> **PASSAGE SHOWN**:

※ ※ ※

# ZeroGC: A Garbled Circuit Scheme for BitVM3 with Zero Ciphertext per Gate
The primary goal of [BitVM3](https://bitvm.org/) is to compile a garbled circuit scheme that minimizes communication complexity between the operator and watcher in the Bitcoin network. In the BitVM3 framework, the garbler (operator) may share wire values with evaluators (challengers), provided that evaluators cannot compute both the 0-label and 1-label for any wire. Consequently, the privacy property required in classical garbled circuit constructions can be relaxed, opening significant opportunities for efficient design. This relaxation is known in the literature as privacy-free garbled circuits.

※ ※ ※

> **TASKS TO CARRY OUT**:
1. Determine whether each statement agrees with the ZeroGC passage, and support each yes or no answer with the deciding words quoted from it. (a) BitVM3 aims to minimize communication complexity between the operator and the watcher. (b) In the BitVM3 framework, evaluators may compute both the 0-label and the 1-label for a wire. (c) The relaxation described is known in the literature as privacy-free garbled circuits.
2. According to the ZeroGC passage, why can the privacy property of classical garbled circuit constructions be relaxed in BitVM3?

> **THE DATA**:

※ ※ ※

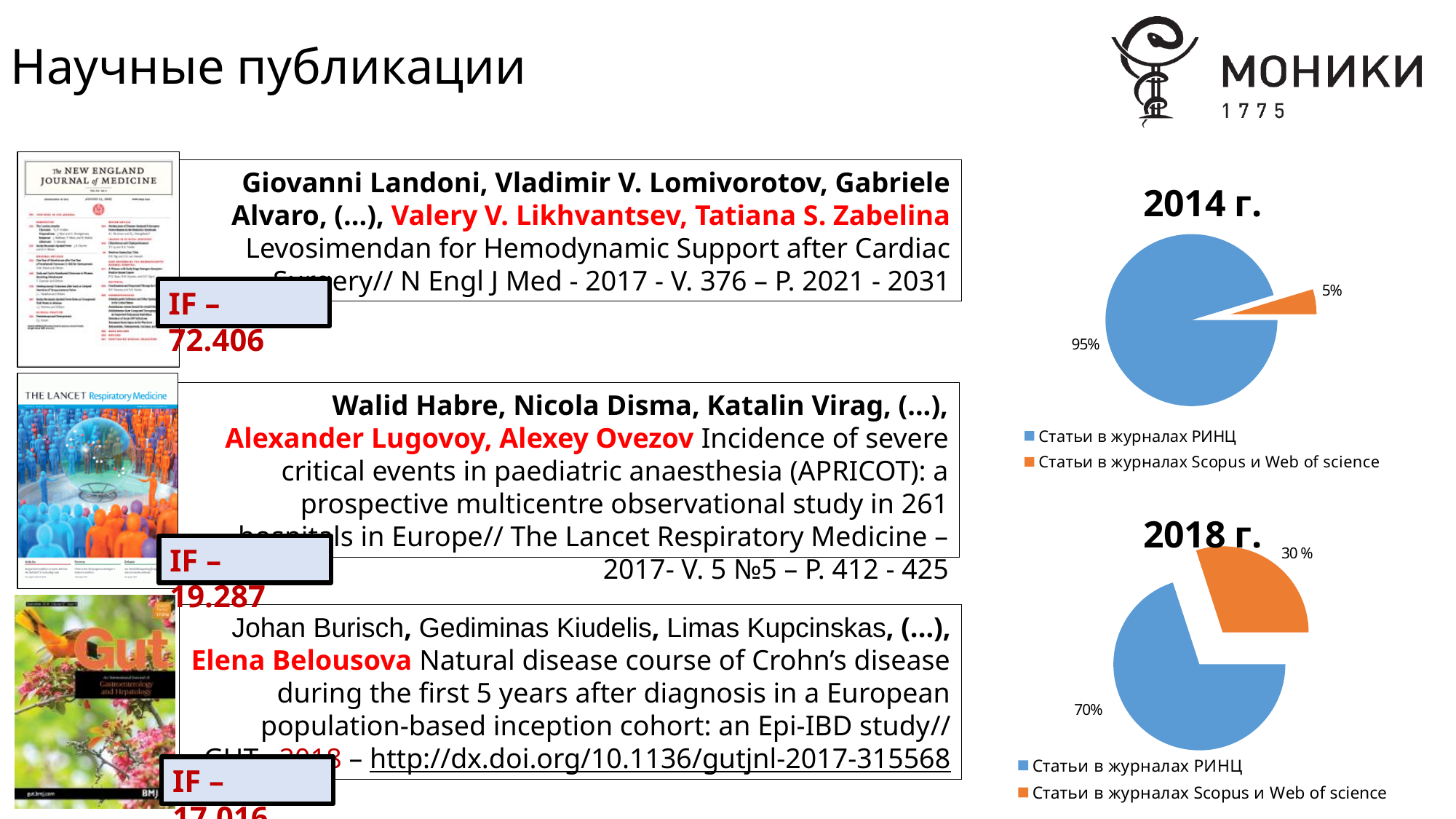
How many categories does the legend of the 2018 г. pie chart list? 2 In the 2018 г. pie chart, what share is labelled for Статьи в журналах Scopus и Web of science? 30 % In the 2018 г. pie chart, what is the difference in percentage points between the РИНЦ slice and the Scopus и Web of science slice? 40 In the 2014 г. pie chart, what share is labelled for Статьи в журналах РИНЦ? 95% In the 2018 г. pie chart, what share is labelled for Статьи в журналах РИНЦ? 70% How many pie charts are shown on the slide? 2 What type of chart is used for the 2014 г. data? Pie chart In the 2014 г. pie chart, what colour is the slice for Статьи в журналах Scopus и Web of science? Orange In the 2018 г. pie chart, which category has the smallest slice? Статьи в журналах Scopus и Web of science In the 2014 г. pie chart, which category has the largest slice? Статьи в журналах РИНЦ Comparing the two pie charts, is the Scopus и Web of science share larger in 2014 г. or in 2018 г.? 2018 г. In the 2014 г. pie chart, what share is labelled for Статьи в журналах Scopus и Web of science? 5%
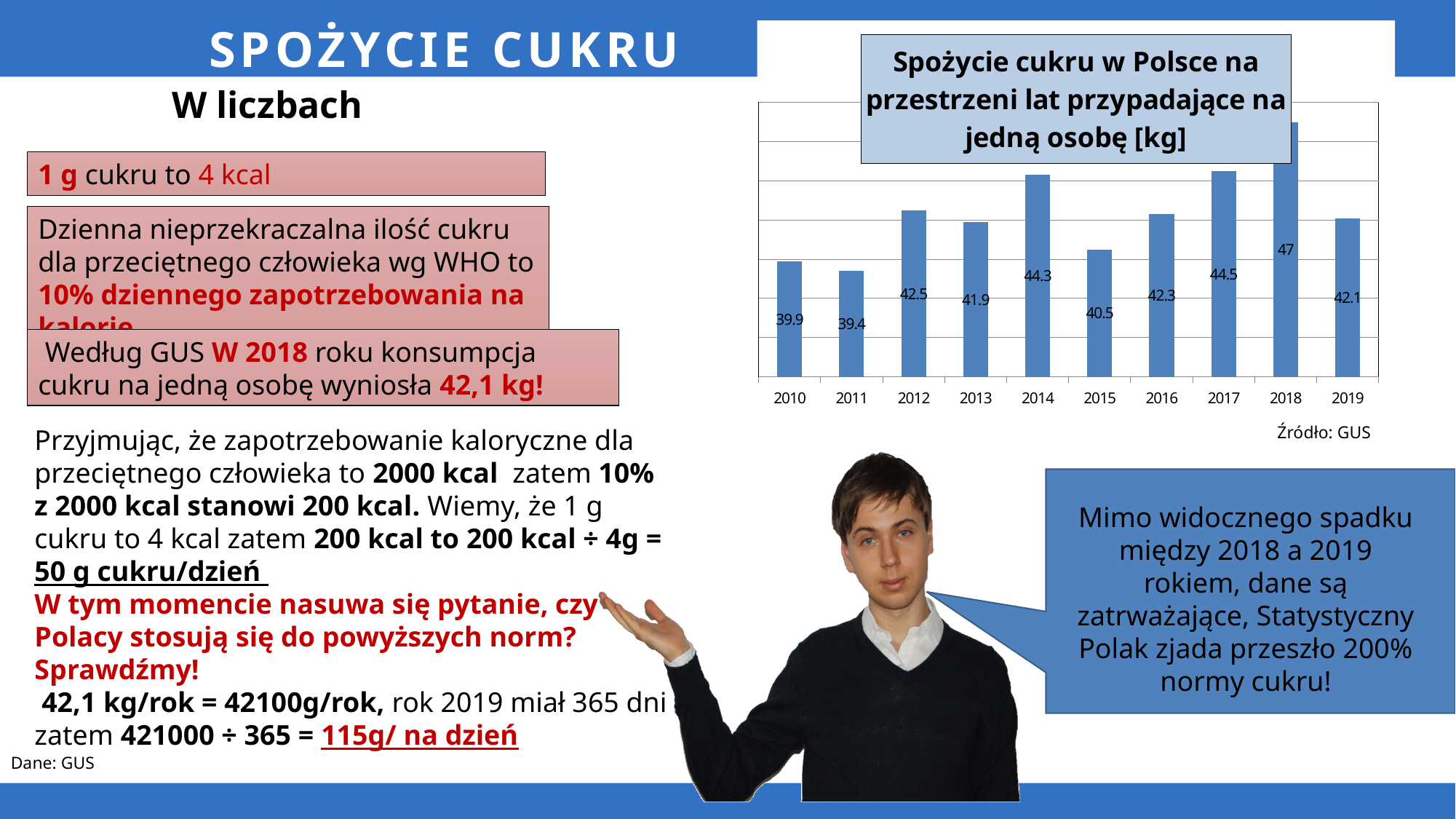
Which year has the highest value? 2018 What is the source of the chart data, as stated below the chart? GUS What is the value for 2011? 39.4 What is the difference between the values for 2018 and 2019? 4.9 How many years are shown on the x axis? 10 What is the value for 2019? 42.1 What is the difference between the values for 2017 and 2015? 4 What is the value for 2018? 47 Which is larger, the value for 2012 or the value for 2013? 2012 What kind of chart is shown on the slide? bar chart Which year has the lowest value? 2011 What is the value for 2014? 44.3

※ ※ ※

> **ANSWERS FOR THE TASKS**:
1.
(a) Yes: "minimizes communication complexity between the operator and watcher in the Bitcoin network"
(b) No: "provided that evaluators cannot compute both the 0-label and 1-label for any wire"
(c) Yes: "This relaxation is known in the literature as privacy-free garbled circuits."

2. In BitVM3, the garbler (operator) is permitted to share wire values with the evaluators (challengers), provided they cannot compute both the 0-label and the 1-label for any wire. For this reason, the privacy that classical constructions require is not needed, and the requirement can be relaxed.